演習データ
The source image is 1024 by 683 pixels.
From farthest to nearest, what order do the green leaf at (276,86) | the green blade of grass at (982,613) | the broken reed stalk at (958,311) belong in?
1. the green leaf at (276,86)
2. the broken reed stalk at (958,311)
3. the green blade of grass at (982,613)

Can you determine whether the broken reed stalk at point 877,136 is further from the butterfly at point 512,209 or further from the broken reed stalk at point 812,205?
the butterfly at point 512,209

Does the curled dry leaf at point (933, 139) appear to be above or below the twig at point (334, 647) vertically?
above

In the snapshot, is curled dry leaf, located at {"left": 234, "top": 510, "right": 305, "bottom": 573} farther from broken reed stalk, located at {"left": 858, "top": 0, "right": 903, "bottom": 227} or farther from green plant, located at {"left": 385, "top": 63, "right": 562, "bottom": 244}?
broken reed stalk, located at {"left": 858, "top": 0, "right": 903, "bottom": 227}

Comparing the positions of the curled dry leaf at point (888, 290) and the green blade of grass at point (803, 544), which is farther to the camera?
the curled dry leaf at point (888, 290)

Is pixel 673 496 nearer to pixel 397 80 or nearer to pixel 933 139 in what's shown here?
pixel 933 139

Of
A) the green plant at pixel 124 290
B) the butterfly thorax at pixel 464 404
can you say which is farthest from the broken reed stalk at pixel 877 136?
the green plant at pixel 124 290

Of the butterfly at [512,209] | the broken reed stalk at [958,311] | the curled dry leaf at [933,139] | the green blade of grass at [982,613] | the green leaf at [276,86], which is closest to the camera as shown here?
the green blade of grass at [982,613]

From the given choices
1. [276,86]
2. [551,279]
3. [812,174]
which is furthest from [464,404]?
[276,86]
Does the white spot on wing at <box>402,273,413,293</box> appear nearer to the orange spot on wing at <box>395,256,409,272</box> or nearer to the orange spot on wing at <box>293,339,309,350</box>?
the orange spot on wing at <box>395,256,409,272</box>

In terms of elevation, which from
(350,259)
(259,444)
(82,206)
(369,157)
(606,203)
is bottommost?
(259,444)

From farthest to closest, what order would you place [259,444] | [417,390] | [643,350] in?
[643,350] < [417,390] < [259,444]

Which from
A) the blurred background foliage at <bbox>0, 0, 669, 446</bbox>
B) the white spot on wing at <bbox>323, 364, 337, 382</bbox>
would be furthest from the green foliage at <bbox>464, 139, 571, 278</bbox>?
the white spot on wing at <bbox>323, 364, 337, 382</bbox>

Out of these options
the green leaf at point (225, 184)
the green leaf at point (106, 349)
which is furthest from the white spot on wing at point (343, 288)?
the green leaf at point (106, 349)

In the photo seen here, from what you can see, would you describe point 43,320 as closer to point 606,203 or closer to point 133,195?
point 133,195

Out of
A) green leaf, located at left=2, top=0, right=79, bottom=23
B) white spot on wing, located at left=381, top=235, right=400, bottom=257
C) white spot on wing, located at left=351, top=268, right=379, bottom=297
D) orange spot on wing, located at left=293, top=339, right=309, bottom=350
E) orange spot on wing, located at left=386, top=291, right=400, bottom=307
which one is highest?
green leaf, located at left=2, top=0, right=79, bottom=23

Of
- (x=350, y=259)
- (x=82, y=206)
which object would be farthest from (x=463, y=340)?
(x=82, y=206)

課題の詳細
上の行をすべて、空行を除いて番号付きリストの形に整えること。

演習の解答
1. The source image is 1024 by 683 pixels.
2. From farthest to nearest, what order do the green leaf at (276,86) | the green blade of grass at (982,613) | the broken reed stalk at (958,311) belong in?
3. 1. the green leaf at (276,86)
4. 2. the broken reed stalk at (958,311)
5. 3. the green blade of grass at (982,613)
6. Can you determine whether the broken reed stalk at point 877,136 is further from the butterfly at point 512,209 or further from the broken reed stalk at point 812,205?
7. the butterfly at point 512,209
8. Does the curled dry leaf at point (933, 139) appear to be above or below the twig at point (334, 647) vertically?
9. above
10. In the snapshot, is curled dry leaf, located at {"left": 234, "top": 510, "right": 305, "bottom": 573} farther from broken reed stalk, located at {"left": 858, "top": 0, "right": 903, "bottom": 227} or farther from green plant, located at {"left": 385, "top": 63, "right": 562, "bottom": 244}?
11. broken reed stalk, located at {"left": 858, "top": 0, "right": 903, "bottom": 227}
12. Comparing the positions of the curled dry leaf at point (888, 290) and the green blade of grass at point (803, 544), which is farther to the camera?
13. the curled dry leaf at point (888, 290)
14. Is pixel 673 496 nearer to pixel 397 80 or nearer to pixel 933 139 in what's shown here?
15. pixel 933 139
16. Of
17. A) the green plant at pixel 124 290
18. B) the butterfly thorax at pixel 464 404
19. can you say which is farthest from the broken reed stalk at pixel 877 136?
20. the green plant at pixel 124 290
21. Of the butterfly at [512,209] | the broken reed stalk at [958,311] | the curled dry leaf at [933,139] | the green blade of grass at [982,613] | the green leaf at [276,86], which is closest to the camera as shown here?
22. the green blade of grass at [982,613]
23. From the given choices
24. 1. [276,86]
25. 2. [551,279]
26. 3. [812,174]
27. which is furthest from [464,404]?
28. [276,86]
29. Does the white spot on wing at <box>402,273,413,293</box> appear nearer to the orange spot on wing at <box>395,256,409,272</box> or nearer to the orange spot on wing at <box>293,339,309,350</box>?
30. the orange spot on wing at <box>395,256,409,272</box>
31. In terms of elevation, which from
32. (350,259)
33. (259,444)
34. (82,206)
35. (369,157)
36. (606,203)
37. is bottommost?
38. (259,444)
39. From farthest to closest, what order would you place [259,444] | [417,390] | [643,350] in?
40. [643,350] < [417,390] < [259,444]
41. Which from
42. A) the blurred background foliage at <bbox>0, 0, 669, 446</bbox>
43. B) the white spot on wing at <bbox>323, 364, 337, 382</bbox>
44. would be furthest from the green foliage at <bbox>464, 139, 571, 278</bbox>?
45. the white spot on wing at <bbox>323, 364, 337, 382</bbox>
46. Out of these options
47. the green leaf at point (225, 184)
48. the green leaf at point (106, 349)
49. which is furthest from the white spot on wing at point (343, 288)?
50. the green leaf at point (106, 349)
51. In the photo seen here, from what you can see, would you describe point 43,320 as closer to point 606,203 or closer to point 133,195?
52. point 133,195
53. Out of
54. A) green leaf, located at left=2, top=0, right=79, bottom=23
55. B) white spot on wing, located at left=381, top=235, right=400, bottom=257
56. C) white spot on wing, located at left=351, top=268, right=379, bottom=297
57. D) orange spot on wing, located at left=293, top=339, right=309, bottom=350
58. E) orange spot on wing, located at left=386, top=291, right=400, bottom=307
59. which one is highest?
60. green leaf, located at left=2, top=0, right=79, bottom=23
61. Of
62. - (x=350, y=259)
63. - (x=82, y=206)
64. which object would be farthest from (x=463, y=340)?
65. (x=82, y=206)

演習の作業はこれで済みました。